Gemini and Nasdaq have been collaborating for at least a few months now. The nature of the deal is reportedly along the lines of Nasdaq's market monitoring equipment (Smarts) in exchange for Gemini's cybersecurity expertise to help Nasdaq better understand the risks and required countermeasures for storing digital assets.
Cornish's appointment to oversee Smarts suggests that things are well underway for both parties, and that the knowledge exchange program has started bearing fruit. While Gemini is moving closer to the traditional financial markets, Nasdaq and others are moving towards the new digital asset world.
Nasdaq CEO Adena Friedman recently said that Nasdaq was perfectly open to the idea of cryptocurrencies after the market matures a bit. That maturation has been well underway in recent weeks, and the earlier adopters among traditional financial institutions have started announcing their moves into cryptocurrency.
The world's first major exchange-operated cryptocurrency brokerage desk launched in March 2018 with TMX Group's Shorcan Digital Currency Network. At about the same time, Liechtenstein's Bank Frick started offering cryptocurrency buying, selling and custody services at the request of its clients.
The same motivation induced Goldman Sachs to push towards cryptocurrencies. It's starting with derivatives, but plans to start offering cryptocurrency proper once it figures out the logistics of safely buying, selling, moving and storing digital assets. And on 6 July, the Swiss SIX exchange announced the SIX Digital Exchange, the "first market infrastructure in the world to offer a fully integrated end to end trading, settlement and custody service for digital assets."

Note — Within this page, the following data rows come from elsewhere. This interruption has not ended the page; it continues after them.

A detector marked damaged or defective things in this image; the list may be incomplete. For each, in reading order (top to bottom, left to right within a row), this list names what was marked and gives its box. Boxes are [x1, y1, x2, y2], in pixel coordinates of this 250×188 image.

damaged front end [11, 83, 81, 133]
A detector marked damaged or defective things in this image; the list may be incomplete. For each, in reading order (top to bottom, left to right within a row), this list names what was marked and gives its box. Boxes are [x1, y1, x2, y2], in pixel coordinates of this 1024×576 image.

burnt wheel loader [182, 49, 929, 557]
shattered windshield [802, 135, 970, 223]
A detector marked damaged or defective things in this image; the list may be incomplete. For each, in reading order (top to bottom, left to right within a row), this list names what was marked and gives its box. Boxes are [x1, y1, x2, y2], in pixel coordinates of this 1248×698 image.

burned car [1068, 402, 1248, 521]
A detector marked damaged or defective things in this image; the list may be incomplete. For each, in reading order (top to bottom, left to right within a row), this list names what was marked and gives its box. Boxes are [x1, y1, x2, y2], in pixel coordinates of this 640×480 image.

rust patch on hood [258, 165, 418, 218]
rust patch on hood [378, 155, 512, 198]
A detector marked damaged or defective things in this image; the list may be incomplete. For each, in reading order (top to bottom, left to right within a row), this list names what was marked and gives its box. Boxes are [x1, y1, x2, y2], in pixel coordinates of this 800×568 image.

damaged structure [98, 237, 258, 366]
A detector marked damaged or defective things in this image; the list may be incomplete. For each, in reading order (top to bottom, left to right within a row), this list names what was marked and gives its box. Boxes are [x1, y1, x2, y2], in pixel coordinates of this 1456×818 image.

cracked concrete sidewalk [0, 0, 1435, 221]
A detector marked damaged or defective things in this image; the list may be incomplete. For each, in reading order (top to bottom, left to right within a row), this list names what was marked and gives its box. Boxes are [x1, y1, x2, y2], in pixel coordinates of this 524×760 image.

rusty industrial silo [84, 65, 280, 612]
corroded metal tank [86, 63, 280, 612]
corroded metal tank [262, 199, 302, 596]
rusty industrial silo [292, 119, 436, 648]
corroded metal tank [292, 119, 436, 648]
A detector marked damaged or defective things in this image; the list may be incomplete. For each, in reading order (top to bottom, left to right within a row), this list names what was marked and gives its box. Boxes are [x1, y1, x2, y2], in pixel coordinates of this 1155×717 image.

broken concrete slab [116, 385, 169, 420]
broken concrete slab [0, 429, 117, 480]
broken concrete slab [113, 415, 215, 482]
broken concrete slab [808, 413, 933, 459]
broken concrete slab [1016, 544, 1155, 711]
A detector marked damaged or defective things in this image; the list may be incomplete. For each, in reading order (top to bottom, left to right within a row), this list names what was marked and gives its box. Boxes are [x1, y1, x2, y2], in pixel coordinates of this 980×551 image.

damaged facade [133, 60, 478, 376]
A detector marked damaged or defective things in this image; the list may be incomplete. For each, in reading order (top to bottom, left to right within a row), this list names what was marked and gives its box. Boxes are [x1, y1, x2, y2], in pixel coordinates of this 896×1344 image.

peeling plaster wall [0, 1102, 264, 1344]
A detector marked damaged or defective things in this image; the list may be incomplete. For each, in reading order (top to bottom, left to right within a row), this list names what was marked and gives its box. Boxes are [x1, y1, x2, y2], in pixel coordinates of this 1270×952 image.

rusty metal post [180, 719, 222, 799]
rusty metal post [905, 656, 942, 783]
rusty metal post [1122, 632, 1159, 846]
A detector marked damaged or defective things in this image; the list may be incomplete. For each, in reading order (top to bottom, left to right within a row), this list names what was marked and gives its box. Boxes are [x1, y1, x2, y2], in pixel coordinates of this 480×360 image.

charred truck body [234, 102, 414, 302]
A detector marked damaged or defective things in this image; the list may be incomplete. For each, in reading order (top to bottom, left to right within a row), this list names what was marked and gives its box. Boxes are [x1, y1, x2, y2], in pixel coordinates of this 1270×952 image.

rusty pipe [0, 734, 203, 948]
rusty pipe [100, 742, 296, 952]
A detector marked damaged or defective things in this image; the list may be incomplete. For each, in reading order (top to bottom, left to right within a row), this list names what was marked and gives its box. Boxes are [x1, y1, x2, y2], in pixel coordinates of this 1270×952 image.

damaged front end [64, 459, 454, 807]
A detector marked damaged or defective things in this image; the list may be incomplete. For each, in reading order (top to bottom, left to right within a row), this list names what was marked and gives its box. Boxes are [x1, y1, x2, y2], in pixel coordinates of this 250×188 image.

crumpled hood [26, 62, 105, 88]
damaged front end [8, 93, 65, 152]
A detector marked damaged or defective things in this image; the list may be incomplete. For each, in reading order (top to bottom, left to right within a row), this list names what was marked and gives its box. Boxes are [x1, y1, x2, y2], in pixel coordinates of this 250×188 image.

All these recent moves are showing a change in the way financial institutions are getting involved in cryptocurrency. Bitcoin derivatives like those rushed to market by CBOE and CME are a quick way of responding to client demand but don't show a lot of engagement with the growing digital asset space as a whole.
But now the tenor is shifting towards actual engagement and real investment in the long-term creation and maintenance of systems for trading and managing digital assets. This is a considerable investment and is much more intensive than whipping up some derivatives.
That so many financial institutions, including Nasdaq, are making this move shows how quickly the cryptocurrency space is progressing, and how far it has come in the last few months alone.
Disclosure: At the time of writing, the author holds ETH, IOTA, ICX, VET, XLM, BTC and NANO.